At the end of it all, Dickens concludes the performance by flipping his guitar and taking a much-deserved bow while the crowd cheers like wild.

"May The Bird Of Paradise Fly Up Your Nose"

Dickens' most recognizable song, "May The Bird Of Paradise Fly Up Your Nose" was released in 1965 off of his studio album of the same title. The song was Dickens' biggest success and his only number one hit, holding the top spot on the Billboard Hot Country Songs chart for two weeks and crossing over to claim the 15th spot on the pop chart.

In total, the song spent 18 weeks on the charts, and was a definite fan-favorite. A little over a month after the song's release, Dickens' chose to perform it during his appearance on the Bobby Lord Show

Dickens delivers an animated performance, making goofy faces in reaction to the events happening in the song. He truly gets into the character of the song itself, which makes it an extremely entertaining performance to watch. 

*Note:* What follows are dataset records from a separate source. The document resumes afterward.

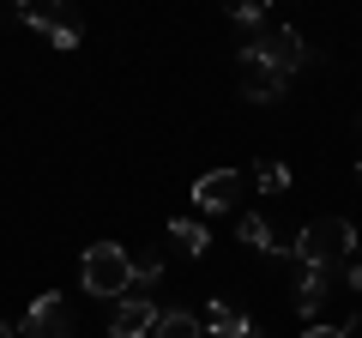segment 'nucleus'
<instances>
[{
	"label": "nucleus",
	"instance_id": "17",
	"mask_svg": "<svg viewBox=\"0 0 362 338\" xmlns=\"http://www.w3.org/2000/svg\"><path fill=\"white\" fill-rule=\"evenodd\" d=\"M302 338H344V326H320V320H314V326H308Z\"/></svg>",
	"mask_w": 362,
	"mask_h": 338
},
{
	"label": "nucleus",
	"instance_id": "15",
	"mask_svg": "<svg viewBox=\"0 0 362 338\" xmlns=\"http://www.w3.org/2000/svg\"><path fill=\"white\" fill-rule=\"evenodd\" d=\"M230 18H235V25H247V30H259V25H266V6H259V0H242Z\"/></svg>",
	"mask_w": 362,
	"mask_h": 338
},
{
	"label": "nucleus",
	"instance_id": "1",
	"mask_svg": "<svg viewBox=\"0 0 362 338\" xmlns=\"http://www.w3.org/2000/svg\"><path fill=\"white\" fill-rule=\"evenodd\" d=\"M290 254L302 266H344V260H356V223L350 218H308L296 230V242H290Z\"/></svg>",
	"mask_w": 362,
	"mask_h": 338
},
{
	"label": "nucleus",
	"instance_id": "2",
	"mask_svg": "<svg viewBox=\"0 0 362 338\" xmlns=\"http://www.w3.org/2000/svg\"><path fill=\"white\" fill-rule=\"evenodd\" d=\"M78 284H85V296H127L133 290V254L121 242H90L85 247V260H78Z\"/></svg>",
	"mask_w": 362,
	"mask_h": 338
},
{
	"label": "nucleus",
	"instance_id": "4",
	"mask_svg": "<svg viewBox=\"0 0 362 338\" xmlns=\"http://www.w3.org/2000/svg\"><path fill=\"white\" fill-rule=\"evenodd\" d=\"M73 332V314H66V296L61 290H42L37 302H30L25 326H18V338H66Z\"/></svg>",
	"mask_w": 362,
	"mask_h": 338
},
{
	"label": "nucleus",
	"instance_id": "6",
	"mask_svg": "<svg viewBox=\"0 0 362 338\" xmlns=\"http://www.w3.org/2000/svg\"><path fill=\"white\" fill-rule=\"evenodd\" d=\"M157 314H163V308H157L151 296H121L115 314H109V338H145L157 326Z\"/></svg>",
	"mask_w": 362,
	"mask_h": 338
},
{
	"label": "nucleus",
	"instance_id": "14",
	"mask_svg": "<svg viewBox=\"0 0 362 338\" xmlns=\"http://www.w3.org/2000/svg\"><path fill=\"white\" fill-rule=\"evenodd\" d=\"M254 187H259V194H272V199L290 194V163H272V157H266V163H254Z\"/></svg>",
	"mask_w": 362,
	"mask_h": 338
},
{
	"label": "nucleus",
	"instance_id": "11",
	"mask_svg": "<svg viewBox=\"0 0 362 338\" xmlns=\"http://www.w3.org/2000/svg\"><path fill=\"white\" fill-rule=\"evenodd\" d=\"M206 332L211 338H247V332H254V320H247V314L242 308H230V302H211V308H206Z\"/></svg>",
	"mask_w": 362,
	"mask_h": 338
},
{
	"label": "nucleus",
	"instance_id": "13",
	"mask_svg": "<svg viewBox=\"0 0 362 338\" xmlns=\"http://www.w3.org/2000/svg\"><path fill=\"white\" fill-rule=\"evenodd\" d=\"M157 278H163V254H157V247H145L139 260H133V290H127V296H145V290H157Z\"/></svg>",
	"mask_w": 362,
	"mask_h": 338
},
{
	"label": "nucleus",
	"instance_id": "19",
	"mask_svg": "<svg viewBox=\"0 0 362 338\" xmlns=\"http://www.w3.org/2000/svg\"><path fill=\"white\" fill-rule=\"evenodd\" d=\"M247 338H272V332H266V326H254V332H247Z\"/></svg>",
	"mask_w": 362,
	"mask_h": 338
},
{
	"label": "nucleus",
	"instance_id": "20",
	"mask_svg": "<svg viewBox=\"0 0 362 338\" xmlns=\"http://www.w3.org/2000/svg\"><path fill=\"white\" fill-rule=\"evenodd\" d=\"M356 182H362V163H356Z\"/></svg>",
	"mask_w": 362,
	"mask_h": 338
},
{
	"label": "nucleus",
	"instance_id": "5",
	"mask_svg": "<svg viewBox=\"0 0 362 338\" xmlns=\"http://www.w3.org/2000/svg\"><path fill=\"white\" fill-rule=\"evenodd\" d=\"M13 18L18 25H30L37 37H49V49H78V30H73V18L61 13V6H13Z\"/></svg>",
	"mask_w": 362,
	"mask_h": 338
},
{
	"label": "nucleus",
	"instance_id": "7",
	"mask_svg": "<svg viewBox=\"0 0 362 338\" xmlns=\"http://www.w3.org/2000/svg\"><path fill=\"white\" fill-rule=\"evenodd\" d=\"M235 199H242V175H235V169H206L194 182V206L199 211H230Z\"/></svg>",
	"mask_w": 362,
	"mask_h": 338
},
{
	"label": "nucleus",
	"instance_id": "16",
	"mask_svg": "<svg viewBox=\"0 0 362 338\" xmlns=\"http://www.w3.org/2000/svg\"><path fill=\"white\" fill-rule=\"evenodd\" d=\"M344 290H356V296H362V260H344Z\"/></svg>",
	"mask_w": 362,
	"mask_h": 338
},
{
	"label": "nucleus",
	"instance_id": "18",
	"mask_svg": "<svg viewBox=\"0 0 362 338\" xmlns=\"http://www.w3.org/2000/svg\"><path fill=\"white\" fill-rule=\"evenodd\" d=\"M0 338H18V326H6V320H0Z\"/></svg>",
	"mask_w": 362,
	"mask_h": 338
},
{
	"label": "nucleus",
	"instance_id": "10",
	"mask_svg": "<svg viewBox=\"0 0 362 338\" xmlns=\"http://www.w3.org/2000/svg\"><path fill=\"white\" fill-rule=\"evenodd\" d=\"M235 242H247L254 254H266V260H284V254H290V242H278V235H272V223L259 218V211H247V218L235 223Z\"/></svg>",
	"mask_w": 362,
	"mask_h": 338
},
{
	"label": "nucleus",
	"instance_id": "8",
	"mask_svg": "<svg viewBox=\"0 0 362 338\" xmlns=\"http://www.w3.org/2000/svg\"><path fill=\"white\" fill-rule=\"evenodd\" d=\"M259 54H266L272 66H278V73H296L302 61H308V49H302V30L296 25H278V30H266V37H259Z\"/></svg>",
	"mask_w": 362,
	"mask_h": 338
},
{
	"label": "nucleus",
	"instance_id": "12",
	"mask_svg": "<svg viewBox=\"0 0 362 338\" xmlns=\"http://www.w3.org/2000/svg\"><path fill=\"white\" fill-rule=\"evenodd\" d=\"M169 242H181V254H194V260H199V254L211 247V230L199 218H169Z\"/></svg>",
	"mask_w": 362,
	"mask_h": 338
},
{
	"label": "nucleus",
	"instance_id": "3",
	"mask_svg": "<svg viewBox=\"0 0 362 338\" xmlns=\"http://www.w3.org/2000/svg\"><path fill=\"white\" fill-rule=\"evenodd\" d=\"M235 66H242V97H247V103H278V97H284L290 78L259 54V37H247L242 49H235Z\"/></svg>",
	"mask_w": 362,
	"mask_h": 338
},
{
	"label": "nucleus",
	"instance_id": "9",
	"mask_svg": "<svg viewBox=\"0 0 362 338\" xmlns=\"http://www.w3.org/2000/svg\"><path fill=\"white\" fill-rule=\"evenodd\" d=\"M332 278H338V266H302V278H296V308H302V320L320 314V302L332 296Z\"/></svg>",
	"mask_w": 362,
	"mask_h": 338
}]
</instances>
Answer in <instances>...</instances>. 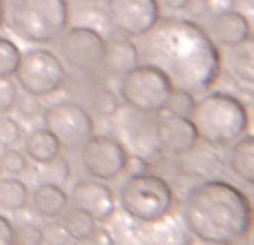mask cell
<instances>
[{
  "label": "cell",
  "mask_w": 254,
  "mask_h": 245,
  "mask_svg": "<svg viewBox=\"0 0 254 245\" xmlns=\"http://www.w3.org/2000/svg\"><path fill=\"white\" fill-rule=\"evenodd\" d=\"M43 127L58 138L63 149H80L94 134V119L74 101H58L43 110Z\"/></svg>",
  "instance_id": "cell-9"
},
{
  "label": "cell",
  "mask_w": 254,
  "mask_h": 245,
  "mask_svg": "<svg viewBox=\"0 0 254 245\" xmlns=\"http://www.w3.org/2000/svg\"><path fill=\"white\" fill-rule=\"evenodd\" d=\"M74 245H116V241H114V234L107 232L105 228H96L87 237L74 241Z\"/></svg>",
  "instance_id": "cell-30"
},
{
  "label": "cell",
  "mask_w": 254,
  "mask_h": 245,
  "mask_svg": "<svg viewBox=\"0 0 254 245\" xmlns=\"http://www.w3.org/2000/svg\"><path fill=\"white\" fill-rule=\"evenodd\" d=\"M174 189L163 176L154 172L127 176L119 189V205L127 219L138 223L161 221L174 210Z\"/></svg>",
  "instance_id": "cell-5"
},
{
  "label": "cell",
  "mask_w": 254,
  "mask_h": 245,
  "mask_svg": "<svg viewBox=\"0 0 254 245\" xmlns=\"http://www.w3.org/2000/svg\"><path fill=\"white\" fill-rule=\"evenodd\" d=\"M20 49L11 38L0 36V78H13L20 62Z\"/></svg>",
  "instance_id": "cell-23"
},
{
  "label": "cell",
  "mask_w": 254,
  "mask_h": 245,
  "mask_svg": "<svg viewBox=\"0 0 254 245\" xmlns=\"http://www.w3.org/2000/svg\"><path fill=\"white\" fill-rule=\"evenodd\" d=\"M127 149L119 138L107 134H92L80 147V161L92 179L96 181H114L125 174Z\"/></svg>",
  "instance_id": "cell-10"
},
{
  "label": "cell",
  "mask_w": 254,
  "mask_h": 245,
  "mask_svg": "<svg viewBox=\"0 0 254 245\" xmlns=\"http://www.w3.org/2000/svg\"><path fill=\"white\" fill-rule=\"evenodd\" d=\"M140 62L161 69L174 89L201 94L221 78L223 56L205 27L181 16L161 18L138 45Z\"/></svg>",
  "instance_id": "cell-1"
},
{
  "label": "cell",
  "mask_w": 254,
  "mask_h": 245,
  "mask_svg": "<svg viewBox=\"0 0 254 245\" xmlns=\"http://www.w3.org/2000/svg\"><path fill=\"white\" fill-rule=\"evenodd\" d=\"M20 243V234H18L16 225L0 214V245H18Z\"/></svg>",
  "instance_id": "cell-31"
},
{
  "label": "cell",
  "mask_w": 254,
  "mask_h": 245,
  "mask_svg": "<svg viewBox=\"0 0 254 245\" xmlns=\"http://www.w3.org/2000/svg\"><path fill=\"white\" fill-rule=\"evenodd\" d=\"M125 172H127L129 176H134V174H143V172H149V163H147V158L138 156V154H134V156H127Z\"/></svg>",
  "instance_id": "cell-32"
},
{
  "label": "cell",
  "mask_w": 254,
  "mask_h": 245,
  "mask_svg": "<svg viewBox=\"0 0 254 245\" xmlns=\"http://www.w3.org/2000/svg\"><path fill=\"white\" fill-rule=\"evenodd\" d=\"M22 140V125L13 121L11 116L0 114V145L2 147H13Z\"/></svg>",
  "instance_id": "cell-27"
},
{
  "label": "cell",
  "mask_w": 254,
  "mask_h": 245,
  "mask_svg": "<svg viewBox=\"0 0 254 245\" xmlns=\"http://www.w3.org/2000/svg\"><path fill=\"white\" fill-rule=\"evenodd\" d=\"M228 67L234 78L246 85H254V36H248L239 45L230 47Z\"/></svg>",
  "instance_id": "cell-20"
},
{
  "label": "cell",
  "mask_w": 254,
  "mask_h": 245,
  "mask_svg": "<svg viewBox=\"0 0 254 245\" xmlns=\"http://www.w3.org/2000/svg\"><path fill=\"white\" fill-rule=\"evenodd\" d=\"M29 187L18 176L0 179V207L4 212H20L29 205Z\"/></svg>",
  "instance_id": "cell-21"
},
{
  "label": "cell",
  "mask_w": 254,
  "mask_h": 245,
  "mask_svg": "<svg viewBox=\"0 0 254 245\" xmlns=\"http://www.w3.org/2000/svg\"><path fill=\"white\" fill-rule=\"evenodd\" d=\"M181 219L192 237L207 245H239L254 228L248 194L223 179L194 185L183 198Z\"/></svg>",
  "instance_id": "cell-2"
},
{
  "label": "cell",
  "mask_w": 254,
  "mask_h": 245,
  "mask_svg": "<svg viewBox=\"0 0 254 245\" xmlns=\"http://www.w3.org/2000/svg\"><path fill=\"white\" fill-rule=\"evenodd\" d=\"M105 16L110 27L125 38H143L158 20V0H105Z\"/></svg>",
  "instance_id": "cell-11"
},
{
  "label": "cell",
  "mask_w": 254,
  "mask_h": 245,
  "mask_svg": "<svg viewBox=\"0 0 254 245\" xmlns=\"http://www.w3.org/2000/svg\"><path fill=\"white\" fill-rule=\"evenodd\" d=\"M40 245H67L69 237H67L65 228H63L61 219H52L38 234Z\"/></svg>",
  "instance_id": "cell-28"
},
{
  "label": "cell",
  "mask_w": 254,
  "mask_h": 245,
  "mask_svg": "<svg viewBox=\"0 0 254 245\" xmlns=\"http://www.w3.org/2000/svg\"><path fill=\"white\" fill-rule=\"evenodd\" d=\"M18 245H20V243H18ZM27 245H34V243H27ZM36 245H40V241H38V243H36Z\"/></svg>",
  "instance_id": "cell-37"
},
{
  "label": "cell",
  "mask_w": 254,
  "mask_h": 245,
  "mask_svg": "<svg viewBox=\"0 0 254 245\" xmlns=\"http://www.w3.org/2000/svg\"><path fill=\"white\" fill-rule=\"evenodd\" d=\"M188 2H190V0H158V4H163V7H165L167 11H174V13L185 11Z\"/></svg>",
  "instance_id": "cell-33"
},
{
  "label": "cell",
  "mask_w": 254,
  "mask_h": 245,
  "mask_svg": "<svg viewBox=\"0 0 254 245\" xmlns=\"http://www.w3.org/2000/svg\"><path fill=\"white\" fill-rule=\"evenodd\" d=\"M107 38L103 31L87 25L67 27L61 36L58 52L65 67L80 76H98L103 74V58H105Z\"/></svg>",
  "instance_id": "cell-8"
},
{
  "label": "cell",
  "mask_w": 254,
  "mask_h": 245,
  "mask_svg": "<svg viewBox=\"0 0 254 245\" xmlns=\"http://www.w3.org/2000/svg\"><path fill=\"white\" fill-rule=\"evenodd\" d=\"M140 65L138 45L131 38L119 36V38L107 40L105 58H103V76L107 78H123L129 69Z\"/></svg>",
  "instance_id": "cell-16"
},
{
  "label": "cell",
  "mask_w": 254,
  "mask_h": 245,
  "mask_svg": "<svg viewBox=\"0 0 254 245\" xmlns=\"http://www.w3.org/2000/svg\"><path fill=\"white\" fill-rule=\"evenodd\" d=\"M207 34H210L212 43L216 47H234L241 40H246L250 36V22L243 16L241 11H234V9H225V11H216L210 18V27H207Z\"/></svg>",
  "instance_id": "cell-15"
},
{
  "label": "cell",
  "mask_w": 254,
  "mask_h": 245,
  "mask_svg": "<svg viewBox=\"0 0 254 245\" xmlns=\"http://www.w3.org/2000/svg\"><path fill=\"white\" fill-rule=\"evenodd\" d=\"M248 198H250V205H252V210H254V192L250 194V196H248Z\"/></svg>",
  "instance_id": "cell-35"
},
{
  "label": "cell",
  "mask_w": 254,
  "mask_h": 245,
  "mask_svg": "<svg viewBox=\"0 0 254 245\" xmlns=\"http://www.w3.org/2000/svg\"><path fill=\"white\" fill-rule=\"evenodd\" d=\"M92 105L96 107V112L101 116H116V114H119V110H121V98L116 96L112 89L98 85V87L94 89Z\"/></svg>",
  "instance_id": "cell-25"
},
{
  "label": "cell",
  "mask_w": 254,
  "mask_h": 245,
  "mask_svg": "<svg viewBox=\"0 0 254 245\" xmlns=\"http://www.w3.org/2000/svg\"><path fill=\"white\" fill-rule=\"evenodd\" d=\"M29 203L38 216L52 221V219H61L63 212L69 207V194L58 183H40L29 194Z\"/></svg>",
  "instance_id": "cell-17"
},
{
  "label": "cell",
  "mask_w": 254,
  "mask_h": 245,
  "mask_svg": "<svg viewBox=\"0 0 254 245\" xmlns=\"http://www.w3.org/2000/svg\"><path fill=\"white\" fill-rule=\"evenodd\" d=\"M63 152L58 138L47 129V127H34L29 134L25 136V156L31 158L38 165L58 158Z\"/></svg>",
  "instance_id": "cell-19"
},
{
  "label": "cell",
  "mask_w": 254,
  "mask_h": 245,
  "mask_svg": "<svg viewBox=\"0 0 254 245\" xmlns=\"http://www.w3.org/2000/svg\"><path fill=\"white\" fill-rule=\"evenodd\" d=\"M61 223H63V228H65L67 237H69L71 241H78V239L87 237L89 232H94V230L98 228V223L87 214V212L78 210V207H74V205H69L65 212H63Z\"/></svg>",
  "instance_id": "cell-22"
},
{
  "label": "cell",
  "mask_w": 254,
  "mask_h": 245,
  "mask_svg": "<svg viewBox=\"0 0 254 245\" xmlns=\"http://www.w3.org/2000/svg\"><path fill=\"white\" fill-rule=\"evenodd\" d=\"M76 2H96V0H76Z\"/></svg>",
  "instance_id": "cell-36"
},
{
  "label": "cell",
  "mask_w": 254,
  "mask_h": 245,
  "mask_svg": "<svg viewBox=\"0 0 254 245\" xmlns=\"http://www.w3.org/2000/svg\"><path fill=\"white\" fill-rule=\"evenodd\" d=\"M18 103V85L11 78H0V114H9Z\"/></svg>",
  "instance_id": "cell-29"
},
{
  "label": "cell",
  "mask_w": 254,
  "mask_h": 245,
  "mask_svg": "<svg viewBox=\"0 0 254 245\" xmlns=\"http://www.w3.org/2000/svg\"><path fill=\"white\" fill-rule=\"evenodd\" d=\"M252 245H254V241H252Z\"/></svg>",
  "instance_id": "cell-39"
},
{
  "label": "cell",
  "mask_w": 254,
  "mask_h": 245,
  "mask_svg": "<svg viewBox=\"0 0 254 245\" xmlns=\"http://www.w3.org/2000/svg\"><path fill=\"white\" fill-rule=\"evenodd\" d=\"M18 87L31 98H45L61 92L67 83V67L63 61L45 47H34L20 54L16 69Z\"/></svg>",
  "instance_id": "cell-7"
},
{
  "label": "cell",
  "mask_w": 254,
  "mask_h": 245,
  "mask_svg": "<svg viewBox=\"0 0 254 245\" xmlns=\"http://www.w3.org/2000/svg\"><path fill=\"white\" fill-rule=\"evenodd\" d=\"M4 22V0H0V25Z\"/></svg>",
  "instance_id": "cell-34"
},
{
  "label": "cell",
  "mask_w": 254,
  "mask_h": 245,
  "mask_svg": "<svg viewBox=\"0 0 254 245\" xmlns=\"http://www.w3.org/2000/svg\"><path fill=\"white\" fill-rule=\"evenodd\" d=\"M252 4H254V0H252Z\"/></svg>",
  "instance_id": "cell-38"
},
{
  "label": "cell",
  "mask_w": 254,
  "mask_h": 245,
  "mask_svg": "<svg viewBox=\"0 0 254 245\" xmlns=\"http://www.w3.org/2000/svg\"><path fill=\"white\" fill-rule=\"evenodd\" d=\"M0 170H4L9 176H20L29 170V163H27L25 152L16 147H4L0 154Z\"/></svg>",
  "instance_id": "cell-26"
},
{
  "label": "cell",
  "mask_w": 254,
  "mask_h": 245,
  "mask_svg": "<svg viewBox=\"0 0 254 245\" xmlns=\"http://www.w3.org/2000/svg\"><path fill=\"white\" fill-rule=\"evenodd\" d=\"M170 214L152 223H138L129 219L138 245H190V234L183 219H170Z\"/></svg>",
  "instance_id": "cell-14"
},
{
  "label": "cell",
  "mask_w": 254,
  "mask_h": 245,
  "mask_svg": "<svg viewBox=\"0 0 254 245\" xmlns=\"http://www.w3.org/2000/svg\"><path fill=\"white\" fill-rule=\"evenodd\" d=\"M172 92V80L147 62H140L119 78V98L138 114H161Z\"/></svg>",
  "instance_id": "cell-6"
},
{
  "label": "cell",
  "mask_w": 254,
  "mask_h": 245,
  "mask_svg": "<svg viewBox=\"0 0 254 245\" xmlns=\"http://www.w3.org/2000/svg\"><path fill=\"white\" fill-rule=\"evenodd\" d=\"M228 170L239 181H243L246 185L254 187V136L243 134L241 138L230 145Z\"/></svg>",
  "instance_id": "cell-18"
},
{
  "label": "cell",
  "mask_w": 254,
  "mask_h": 245,
  "mask_svg": "<svg viewBox=\"0 0 254 245\" xmlns=\"http://www.w3.org/2000/svg\"><path fill=\"white\" fill-rule=\"evenodd\" d=\"M9 27L31 45H49L69 27L67 0H11Z\"/></svg>",
  "instance_id": "cell-4"
},
{
  "label": "cell",
  "mask_w": 254,
  "mask_h": 245,
  "mask_svg": "<svg viewBox=\"0 0 254 245\" xmlns=\"http://www.w3.org/2000/svg\"><path fill=\"white\" fill-rule=\"evenodd\" d=\"M194 103H196V98H194V94L185 92V89H174V92L170 94V98H167L165 103V114H172V116H183V119H190V114H192L194 110Z\"/></svg>",
  "instance_id": "cell-24"
},
{
  "label": "cell",
  "mask_w": 254,
  "mask_h": 245,
  "mask_svg": "<svg viewBox=\"0 0 254 245\" xmlns=\"http://www.w3.org/2000/svg\"><path fill=\"white\" fill-rule=\"evenodd\" d=\"M154 140H156V147L161 149L163 154L185 156V154L196 149L198 134H196L194 122L190 119L165 114L154 125Z\"/></svg>",
  "instance_id": "cell-12"
},
{
  "label": "cell",
  "mask_w": 254,
  "mask_h": 245,
  "mask_svg": "<svg viewBox=\"0 0 254 245\" xmlns=\"http://www.w3.org/2000/svg\"><path fill=\"white\" fill-rule=\"evenodd\" d=\"M190 121L196 127L198 140L210 147H230L250 129V114L241 98L228 92H210L194 103Z\"/></svg>",
  "instance_id": "cell-3"
},
{
  "label": "cell",
  "mask_w": 254,
  "mask_h": 245,
  "mask_svg": "<svg viewBox=\"0 0 254 245\" xmlns=\"http://www.w3.org/2000/svg\"><path fill=\"white\" fill-rule=\"evenodd\" d=\"M69 205L87 212L96 223H105L116 212V194L103 181H80L69 194Z\"/></svg>",
  "instance_id": "cell-13"
}]
</instances>
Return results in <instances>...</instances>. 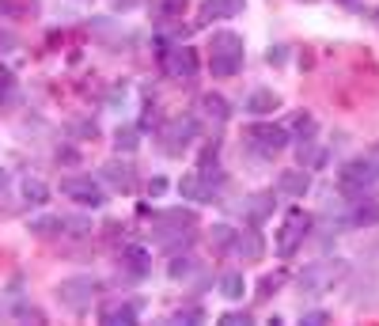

When Dickens finishes singing, Bobby Lord comes over to him and praises him on his performance, saying, "boy I don't believe you sung that Jimmy!"

Dickens laughs in response, saying, "I did, and I'm glad."

Like Dickens, we are so glad he sang "May The Bird Of Paradise Fly Up Your Nose," as well as all of his other songs.

We still miss Dickens terribly, but after providing us with decades of fun-filled performances, it seems safe to say that his legacy will always live on in country music.